* **Page extract**
· · · · · · ·

St. Paul's Protestant Episcopal Church is a historic Episcopal church located at 122 East Pine Street in Georgetown, Sussex County. The congregation started in 1794 but this brick building was completed in 1844. It was remodeled in 1881 by McKim Mead and White of New York City in the early Victorian Gothic style. This is one of the 38 parish churches of the Episcopal Diocese of Delaware, and it is listed on the National Register of Historic Places. Many statesmen from Sussex County are interred in the churchyard, including Caleb R. Layton, Daniel J. Layton, Charles C. Stockley and others.

History[edit]

The congregation was organized on June 21, 1794 soon after the American Revolutionary War, after the Anglican Church was disestablished in the United States and the Episcopal Church was founded. The group acquired a plot of land on Front and Pine streets, though it was never used and sold in 1806. In the absence of a church structure, the Rev. James Wiltbank conducted services infrequently in the court house. In 1804 the congregation acquired the current lot at East Pine and Academy streets. They built a wood-frame structure over the next two decades.[2]

In 1805 the Delaware legislature passed an act allowing this vestry to raise $1500 by lottery for the construction of the church. New congregations were learning how to support their parishes. A wooden church was constructed and on January 25, 1806, the Rev. Hamilton Bell dedicated it, though it was not complete. The legislature authorized another lottery in 1827 to raise $10,000 for the construction of an academy and a Masonic Hall in Georgetown, as well as for the completion of St. Paul's. This lottery was never held.[2]

In 1843 the frame church was removed from the site and construction of a new brick church began. This structure was completed in 1844 and consecrated on November 19 of the same year. By 1881 after nearly 40 years, the church had fallen into relative disrepair. It was renovated and remodeled in the early Victorian Gothic style, by the architectural firm of McKim, Mead, and White of New York City, distinguished nationally for designing a number of notable churches. It has been maintained in this style.[2]

Rev. James C. Kerr arrived in 1885 and installed the church's first pipe organ. The following year a Sunday School chapel was organized and a building for it was constructed in the 1870s. Finally in 1897 the complex was completed with a 29' by 43' two-story frame rectory, constructed on adjacent property by John W. Messick for the sum of $1500. The Rev. John Warnock was the first rector to live in the rectory.[3]

In 1930 U.S. Senator Willard Saulsbury, Jr. bequeathed St. Paul's funds to commission a stained-glass altar window; the work is known as "The Te Deum Window," depicting the faith of the Church as stated in the creed-anthem "The Te Deum." The window was designed by James H. Hogan of the London studios of James Powell & Sons. It was dedicated February 9, 1930 by the bishop.[3]

The National Register of Historic Places added the church to its list in 1979.[1] In 1987 a fire of an unknown origin destroyed the parish hall, Sunday School classrooms and sacristy, though the sanctuary and nave were not damaged. These parts were subsequently rebuilt in 1990.[3]

Partial list of burials[edit]

The following data in most cases comes from tombstones in the churchyard, where some dates are illegible. Missing dates have been indicated by question marks. In cases where only some numbers are legible, underscores represent the missing number. Titles, positions and relationships have been included to distinguish people with similar or identical names and give further information.

· · · · · · ·

* **Provided data**
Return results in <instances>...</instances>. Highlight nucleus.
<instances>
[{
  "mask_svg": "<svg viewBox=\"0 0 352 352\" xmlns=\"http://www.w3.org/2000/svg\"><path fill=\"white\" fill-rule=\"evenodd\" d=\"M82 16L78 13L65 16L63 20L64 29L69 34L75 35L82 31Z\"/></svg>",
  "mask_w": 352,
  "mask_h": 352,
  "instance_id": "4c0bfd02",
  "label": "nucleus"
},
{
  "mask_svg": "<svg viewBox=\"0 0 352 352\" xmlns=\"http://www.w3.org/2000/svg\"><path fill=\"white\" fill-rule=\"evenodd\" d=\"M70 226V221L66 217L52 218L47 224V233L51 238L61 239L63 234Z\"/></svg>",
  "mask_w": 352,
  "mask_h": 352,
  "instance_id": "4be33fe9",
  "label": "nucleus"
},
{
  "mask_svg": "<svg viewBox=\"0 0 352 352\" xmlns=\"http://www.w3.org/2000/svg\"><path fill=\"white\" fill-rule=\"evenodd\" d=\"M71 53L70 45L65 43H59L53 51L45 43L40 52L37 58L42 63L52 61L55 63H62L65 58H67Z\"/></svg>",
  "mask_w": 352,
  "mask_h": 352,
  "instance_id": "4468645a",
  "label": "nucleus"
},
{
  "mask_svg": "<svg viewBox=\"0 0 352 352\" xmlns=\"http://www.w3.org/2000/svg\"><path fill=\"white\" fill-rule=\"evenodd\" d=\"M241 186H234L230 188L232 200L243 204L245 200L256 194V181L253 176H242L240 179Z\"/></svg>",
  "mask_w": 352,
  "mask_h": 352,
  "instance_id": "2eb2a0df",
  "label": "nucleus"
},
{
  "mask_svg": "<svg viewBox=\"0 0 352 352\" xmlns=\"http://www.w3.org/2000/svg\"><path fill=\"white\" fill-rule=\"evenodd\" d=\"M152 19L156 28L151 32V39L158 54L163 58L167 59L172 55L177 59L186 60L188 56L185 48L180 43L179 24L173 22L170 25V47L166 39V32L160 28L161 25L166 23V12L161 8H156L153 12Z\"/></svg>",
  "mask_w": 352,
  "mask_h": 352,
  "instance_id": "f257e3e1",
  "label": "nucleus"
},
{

· · · · · · ·

* **Work to complete**
Answer these from the St. Paul's church text above:
1. In what year did the congregation acquire the current lot at East Pine and Academy streets?
2. Who designed "The Te Deum Window"?
3. What did the 1987 fire destroy?

* **Full output**
1. 1804
2. James H. Hogan of the London studios of James Powell & Sons
3. The parish hall, Sunday School classrooms and sacristy